Une intelligence artificielle pour prédire les interactions médicamenteuses dangereuses

Publié le par Alexandra Bresson

Les patients prenant plusieurs médicaments en même temps sont plus susceptibles d'être exposés à des effets secondaires, souvent découverts par accident. C'est pour éviter ces interactions dangereuses en amont que des chercheurs américains ont conçu un logiciel capable de prédire ce risque.

Lorsqu'il s'agit de prendre des médicaments, il est connu que l'association avec l'alcool est fortement contre-indiquée. Mais il existe aussi un risque d'interaction dangereuse entre deux traitements différents : une situation qui peut provoquer ou majorer des effets indésirables ou entraîner, par réduction de l'activité, une moindre efficacité des molécules. « Pour ces raisons, il est important de signaler les médicaments que l’on prend à son médecin, son pharmacien et son dentiste. Cette précaution vaut également pour les pilules contraceptives, qui sont des médicaments et dont l’efficacité peut être réduite par certains traitements », précise notamment la revue spécialisée Vidal.

C'est pour mieux aider les systèmes de santé dans ce domaine que des chercheurs de Stanford ont élaboré un logiciel pour prédire, et non simplement repérer, les effets secondaires potentiels des combinaisons de médicaments. Ce système, appelé Decagon, pourrait aider les médecins à prendre des décisions sur les médicaments à prescrire mais aussi aider les chercheurs à trouver de meilleures combinaisons de médicaments pour traiter des maladies complexes. Une découverte qui a son importance selon eux, étant donné que les personnes tendent à vivre plus longtemps, à recevoir des traitements pour plus d’une maladie à la fois et à avoir accès à toujours plus d’options thérapeutiques.

Impossible de connaître tous les effets secondaires

Sans compter qu'avec tous les médicaments actuellement sur le marché, « il est pratiquement impossible de tester un nouveau médicament en combinaison avec tous les autres car pour une molécule, il faudrait mener des milliers de tests », explique Marinka Zitnik, principale auteure de l'étude. Une fois disponible pour les médecins sous une forme plus conviviale, cette intelligence artificielle laisserait donc moins de place au hasard dans ce domaine. Par exemple, « pour 5.000 médicaments sur le marché, il y a environ 1.000 effets secondaires connus mais cela représente près de 125 milliards d'effets secondaires possibles entre toutes les paires possibles de médicaments », selon les chercheurs.

(Extraits de données):

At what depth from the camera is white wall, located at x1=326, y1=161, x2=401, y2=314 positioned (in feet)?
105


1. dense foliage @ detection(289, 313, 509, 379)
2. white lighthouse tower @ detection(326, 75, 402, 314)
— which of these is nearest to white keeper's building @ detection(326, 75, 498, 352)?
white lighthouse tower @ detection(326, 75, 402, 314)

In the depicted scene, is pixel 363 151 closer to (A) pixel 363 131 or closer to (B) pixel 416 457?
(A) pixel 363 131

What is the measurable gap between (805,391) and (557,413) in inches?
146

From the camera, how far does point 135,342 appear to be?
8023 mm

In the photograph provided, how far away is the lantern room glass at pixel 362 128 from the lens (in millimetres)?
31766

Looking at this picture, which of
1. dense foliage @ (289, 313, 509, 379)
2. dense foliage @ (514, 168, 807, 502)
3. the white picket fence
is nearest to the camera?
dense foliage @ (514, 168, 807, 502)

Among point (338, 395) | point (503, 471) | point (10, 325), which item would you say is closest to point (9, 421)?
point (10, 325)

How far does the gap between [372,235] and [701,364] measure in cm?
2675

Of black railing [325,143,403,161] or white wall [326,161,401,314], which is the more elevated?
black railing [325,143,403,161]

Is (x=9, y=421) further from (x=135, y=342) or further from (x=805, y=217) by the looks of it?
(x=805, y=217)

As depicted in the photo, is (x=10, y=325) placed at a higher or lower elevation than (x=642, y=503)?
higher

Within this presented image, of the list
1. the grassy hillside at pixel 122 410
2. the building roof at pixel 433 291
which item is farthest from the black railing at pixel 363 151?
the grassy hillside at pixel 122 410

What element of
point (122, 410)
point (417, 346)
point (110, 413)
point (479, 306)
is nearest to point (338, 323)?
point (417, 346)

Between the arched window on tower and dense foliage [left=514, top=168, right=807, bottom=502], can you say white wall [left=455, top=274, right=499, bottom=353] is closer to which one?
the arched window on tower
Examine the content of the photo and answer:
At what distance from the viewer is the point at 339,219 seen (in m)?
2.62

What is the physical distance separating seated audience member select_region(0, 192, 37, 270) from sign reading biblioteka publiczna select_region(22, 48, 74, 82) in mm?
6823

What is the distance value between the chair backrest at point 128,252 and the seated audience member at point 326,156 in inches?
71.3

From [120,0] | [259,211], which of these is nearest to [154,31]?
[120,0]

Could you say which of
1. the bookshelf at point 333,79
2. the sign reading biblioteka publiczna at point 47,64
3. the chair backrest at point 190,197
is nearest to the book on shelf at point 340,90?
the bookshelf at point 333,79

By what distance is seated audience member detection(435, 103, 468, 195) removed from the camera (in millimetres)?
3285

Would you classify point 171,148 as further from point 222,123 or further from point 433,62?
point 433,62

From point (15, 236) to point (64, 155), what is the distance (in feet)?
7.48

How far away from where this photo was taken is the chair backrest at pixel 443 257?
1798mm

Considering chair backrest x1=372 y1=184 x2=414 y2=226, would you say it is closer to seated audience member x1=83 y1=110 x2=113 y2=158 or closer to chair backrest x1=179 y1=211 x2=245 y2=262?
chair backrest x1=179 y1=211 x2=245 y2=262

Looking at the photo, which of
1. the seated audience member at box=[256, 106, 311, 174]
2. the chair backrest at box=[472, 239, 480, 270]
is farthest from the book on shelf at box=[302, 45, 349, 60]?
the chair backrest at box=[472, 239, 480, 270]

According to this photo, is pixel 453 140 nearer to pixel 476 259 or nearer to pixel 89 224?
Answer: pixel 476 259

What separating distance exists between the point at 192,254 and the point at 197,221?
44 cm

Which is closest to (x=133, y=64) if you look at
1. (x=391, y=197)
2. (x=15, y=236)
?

(À faire):
1 – Dans l'article sur les interactions médicamenteuses, quel nom porte le logiciel mis au point par les chercheurs de Stanford ?
2 – Prolongez l'article sur les interactions médicamenteuses à la suite de sa dernière phrase.
Les lignes n'ont aucun lien avec l'article sur les interactions médicamenteuses.

(Réponses rédigées):
1 – Il s'appelle Decagon.

2 –
Ces derniers ont réalisé qu'ils pouvaient apporter une réponse à cette problématique en étudiant comment les médicaments affectent les cellules du corps humain. Ils ont créé une base de donnée décrivant comment les plus de 19.000 protéines du corps interagissent entre elles et commentdifférents médicaments affectent ces protéines. Ils ont ensuite utilisé les plus de quatre millions d'associations connues entre les médicaments et leurs effets secondaires pour concevoir une méthode qui identifie comment ces derniers se produisent en fonction dont les médicaments ciblent différentes protéines. Une méthode permettant aussi de prédire les conséquences inédites de la prise simultanée de médicaments.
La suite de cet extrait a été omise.